In the past, several fecal tests were used to diagnose exocrine pancreatic insufficiency (EPI). Microscopic fecal examination for fat and/or undigested starch or muscle fibers are at best useful to suggest maldigestion. However, in light of wide availability of tests for diagnosing EPI, microscopic fecal examination can no longer be clinically justified. Fecal proteolytic activity had been used for several decades to diagnose EPI in small animals. Most of these methods, particularly the radiographic film clearance test, are unreliable. One method, which uses pre-made tablets to pour a gelatin agar, is the most useful. However, false positive as well as false negative results have been reported; the clinical use of fecal proteolytic activity is limited to species for which more specific assays to estimate pancreatic function are not available.

Serum TLI concentration is the diagnostic test of choice for EPI in both dogs and cats. Assays for TLI measure trypsinogen circulating in the vascular space. In healthy individuals, only a small amount of trypsinogen is present in serum. However, in dogs and cats with EPI, serum TLI decreases significantly and may even be undetectable. The reference range for canine TLI is 5-35 mg/L with a cut-off value of £2.5 µg/L considered diagnostic for EPI. Similarly, the reference range for feline serum TLI is 12-82 µg/L, with a cut-off value of ≤8 µg/L diagnostic for feline EPI. Rarely, animals with serum TLI concentrations below the cut-off value do not have clinical signs of EPI. This is probably due to the functional redundancy of the GI tract. At the same time, many dogs and cats with chronic diarrhea and weight loss have mild decreases in serum TLI (2.5-5.0 µg/L). Most of these animals have chronic small-intestinal disease and should be investigated accordingly. However, a small number of these dogs and cats may have EPI. If chronic small-intestinal disease is not diagnosed, serum TLI should be reevaluated in 2-3 mo.

PLI is also highly specific for exocrine pancreatic function and could be used to diagnose EPI. However, there is a small degree of overlap in serum PLI concentrations between normal dogs and dogs with EPI, making the measurement of PLI slightly inferior to TLI for accurate diagnosis.

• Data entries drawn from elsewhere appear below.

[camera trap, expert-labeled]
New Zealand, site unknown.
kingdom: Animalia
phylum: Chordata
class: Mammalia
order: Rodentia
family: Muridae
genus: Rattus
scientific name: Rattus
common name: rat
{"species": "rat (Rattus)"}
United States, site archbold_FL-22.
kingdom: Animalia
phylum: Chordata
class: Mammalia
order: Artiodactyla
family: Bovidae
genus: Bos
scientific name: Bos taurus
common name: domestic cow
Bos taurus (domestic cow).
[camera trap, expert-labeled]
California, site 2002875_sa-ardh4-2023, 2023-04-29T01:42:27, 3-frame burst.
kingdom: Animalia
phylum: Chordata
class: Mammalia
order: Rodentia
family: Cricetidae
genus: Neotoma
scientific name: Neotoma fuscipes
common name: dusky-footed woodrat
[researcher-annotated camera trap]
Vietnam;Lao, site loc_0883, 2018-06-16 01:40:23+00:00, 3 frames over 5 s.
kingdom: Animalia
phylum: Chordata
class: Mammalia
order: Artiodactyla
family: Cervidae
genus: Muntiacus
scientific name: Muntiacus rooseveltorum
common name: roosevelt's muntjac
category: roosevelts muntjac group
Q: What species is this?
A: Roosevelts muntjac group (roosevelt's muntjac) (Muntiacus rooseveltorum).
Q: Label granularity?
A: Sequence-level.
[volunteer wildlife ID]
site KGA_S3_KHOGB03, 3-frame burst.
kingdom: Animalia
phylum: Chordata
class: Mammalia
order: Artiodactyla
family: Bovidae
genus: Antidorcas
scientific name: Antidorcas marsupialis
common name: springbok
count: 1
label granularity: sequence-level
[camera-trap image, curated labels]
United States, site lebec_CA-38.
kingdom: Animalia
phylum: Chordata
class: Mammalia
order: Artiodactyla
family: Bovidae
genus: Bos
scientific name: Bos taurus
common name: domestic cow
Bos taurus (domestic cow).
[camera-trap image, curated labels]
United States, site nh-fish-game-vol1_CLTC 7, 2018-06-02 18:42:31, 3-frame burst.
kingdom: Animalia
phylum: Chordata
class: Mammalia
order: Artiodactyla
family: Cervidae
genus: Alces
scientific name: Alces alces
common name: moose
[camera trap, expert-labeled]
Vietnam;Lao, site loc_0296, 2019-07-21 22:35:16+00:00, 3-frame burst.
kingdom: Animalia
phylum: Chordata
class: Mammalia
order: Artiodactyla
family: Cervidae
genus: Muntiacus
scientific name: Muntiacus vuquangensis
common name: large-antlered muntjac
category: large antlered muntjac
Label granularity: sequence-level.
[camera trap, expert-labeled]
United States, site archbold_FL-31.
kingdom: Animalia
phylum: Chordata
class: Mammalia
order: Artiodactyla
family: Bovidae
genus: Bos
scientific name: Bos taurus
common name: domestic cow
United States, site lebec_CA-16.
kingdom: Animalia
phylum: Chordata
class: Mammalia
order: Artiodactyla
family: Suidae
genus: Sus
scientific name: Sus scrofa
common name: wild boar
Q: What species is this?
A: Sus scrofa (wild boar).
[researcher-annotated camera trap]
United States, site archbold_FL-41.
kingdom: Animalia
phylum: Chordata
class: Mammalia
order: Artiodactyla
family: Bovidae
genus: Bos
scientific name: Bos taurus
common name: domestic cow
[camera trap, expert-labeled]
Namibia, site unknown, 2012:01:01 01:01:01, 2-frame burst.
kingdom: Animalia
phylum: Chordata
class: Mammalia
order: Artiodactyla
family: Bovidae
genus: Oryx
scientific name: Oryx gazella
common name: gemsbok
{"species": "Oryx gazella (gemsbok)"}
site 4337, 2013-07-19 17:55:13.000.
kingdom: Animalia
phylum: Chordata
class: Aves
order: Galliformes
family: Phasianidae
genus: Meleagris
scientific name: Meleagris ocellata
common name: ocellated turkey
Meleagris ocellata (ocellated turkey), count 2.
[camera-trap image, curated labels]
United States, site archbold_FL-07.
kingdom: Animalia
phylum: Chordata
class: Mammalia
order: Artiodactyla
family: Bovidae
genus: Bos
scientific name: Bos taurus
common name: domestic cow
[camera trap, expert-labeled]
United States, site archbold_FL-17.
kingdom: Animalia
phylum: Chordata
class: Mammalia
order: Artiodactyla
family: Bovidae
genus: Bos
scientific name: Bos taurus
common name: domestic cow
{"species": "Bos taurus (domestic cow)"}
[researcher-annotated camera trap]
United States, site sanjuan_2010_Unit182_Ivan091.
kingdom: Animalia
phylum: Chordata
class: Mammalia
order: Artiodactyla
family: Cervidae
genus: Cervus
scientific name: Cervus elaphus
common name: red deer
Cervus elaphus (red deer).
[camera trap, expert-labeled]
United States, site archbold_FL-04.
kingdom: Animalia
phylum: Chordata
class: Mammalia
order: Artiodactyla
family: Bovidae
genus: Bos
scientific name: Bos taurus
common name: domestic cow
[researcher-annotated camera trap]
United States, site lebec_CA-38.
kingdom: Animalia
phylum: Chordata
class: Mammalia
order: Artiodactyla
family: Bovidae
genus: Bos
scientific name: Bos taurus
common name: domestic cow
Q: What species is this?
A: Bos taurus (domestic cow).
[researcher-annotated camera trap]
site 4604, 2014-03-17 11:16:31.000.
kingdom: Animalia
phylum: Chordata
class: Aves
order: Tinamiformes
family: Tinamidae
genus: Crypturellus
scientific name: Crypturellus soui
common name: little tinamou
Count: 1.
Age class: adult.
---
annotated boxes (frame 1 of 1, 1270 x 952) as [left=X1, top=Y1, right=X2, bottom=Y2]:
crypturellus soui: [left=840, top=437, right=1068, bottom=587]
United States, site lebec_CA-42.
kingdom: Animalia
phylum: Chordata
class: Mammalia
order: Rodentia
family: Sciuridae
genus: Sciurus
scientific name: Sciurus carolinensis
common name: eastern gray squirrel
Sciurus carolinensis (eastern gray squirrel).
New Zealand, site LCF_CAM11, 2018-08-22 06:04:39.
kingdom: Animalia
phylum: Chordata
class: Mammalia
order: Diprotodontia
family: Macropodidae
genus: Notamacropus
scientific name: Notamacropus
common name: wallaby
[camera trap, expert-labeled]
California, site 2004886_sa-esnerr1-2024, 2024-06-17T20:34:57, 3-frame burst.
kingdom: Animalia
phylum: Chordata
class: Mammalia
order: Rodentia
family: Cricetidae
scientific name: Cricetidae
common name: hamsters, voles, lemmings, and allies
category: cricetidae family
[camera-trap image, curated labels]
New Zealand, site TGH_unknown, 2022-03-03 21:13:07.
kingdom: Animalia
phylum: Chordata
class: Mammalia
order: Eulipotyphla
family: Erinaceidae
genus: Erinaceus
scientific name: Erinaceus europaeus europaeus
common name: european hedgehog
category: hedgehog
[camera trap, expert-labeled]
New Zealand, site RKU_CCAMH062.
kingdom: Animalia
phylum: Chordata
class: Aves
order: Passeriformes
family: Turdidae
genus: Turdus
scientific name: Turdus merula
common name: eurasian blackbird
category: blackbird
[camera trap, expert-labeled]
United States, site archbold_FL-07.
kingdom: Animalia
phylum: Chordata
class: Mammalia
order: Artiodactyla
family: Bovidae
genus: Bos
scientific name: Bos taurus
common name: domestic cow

Recently, an assay for measurement of canine fecal elastase has been developed and validated. This assay is inferior to serum TLI measurement and leads to many false-positive results. It is also more cumbersome and more expensive. It might be useful for the diagnosis of EPI due to obstruction of the pancreatic duct; however, this condition has never been described in dogs or cats.